(Saved data entries)
* * * * * * * * *
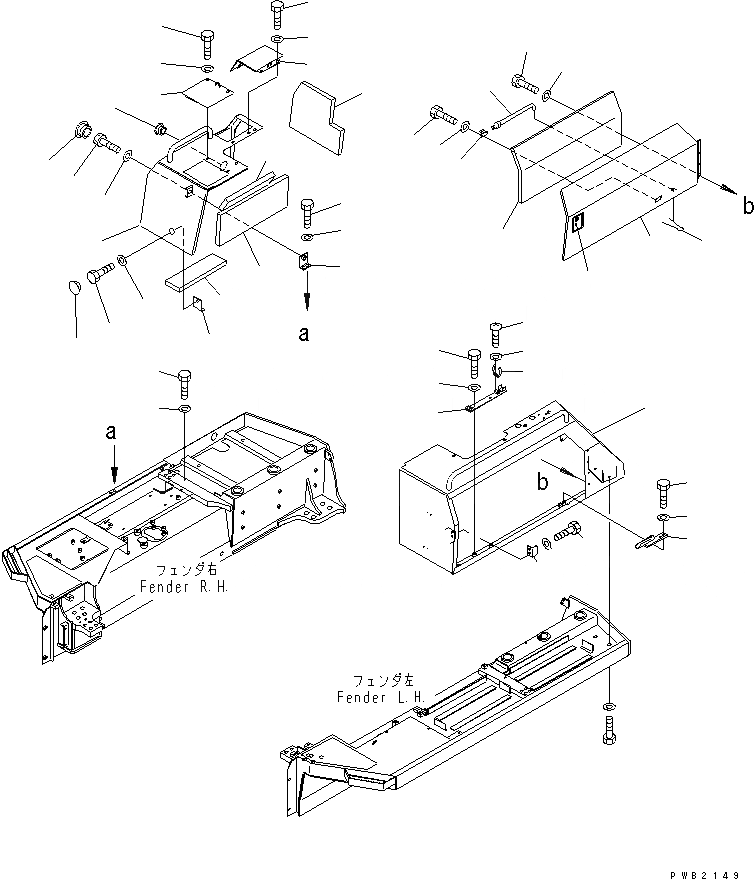 b

a

a

b

フェンダ右
Fender R.H.

フェンダ左
Fender L.H.

PWB2149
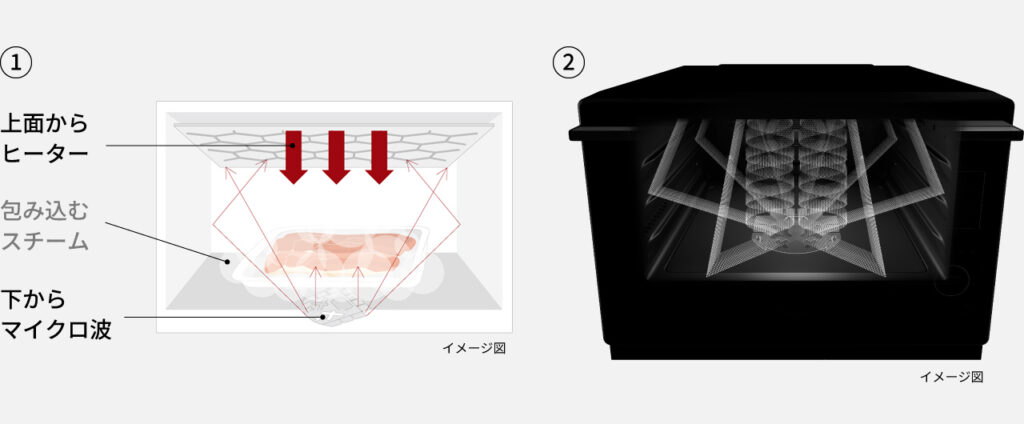 ①

上面から
ヒーター

包み込む
スチーム

下から
マイクロ波

イメージ図

②

イメージ図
* * * * * * * * *
→ **ASSIGNED TASK**
What is needed is an exact copy of every entry, with the pictures removed.

→ **TASK ANSWER**
 b

a

a

b

フェンダ右
Fender R.H.

フェンダ左
Fender L.H.

PWB2149
 ①

上面から
ヒーター

包み込む
スチーム

下から
マイクロ波

イメージ図

②

イメージ図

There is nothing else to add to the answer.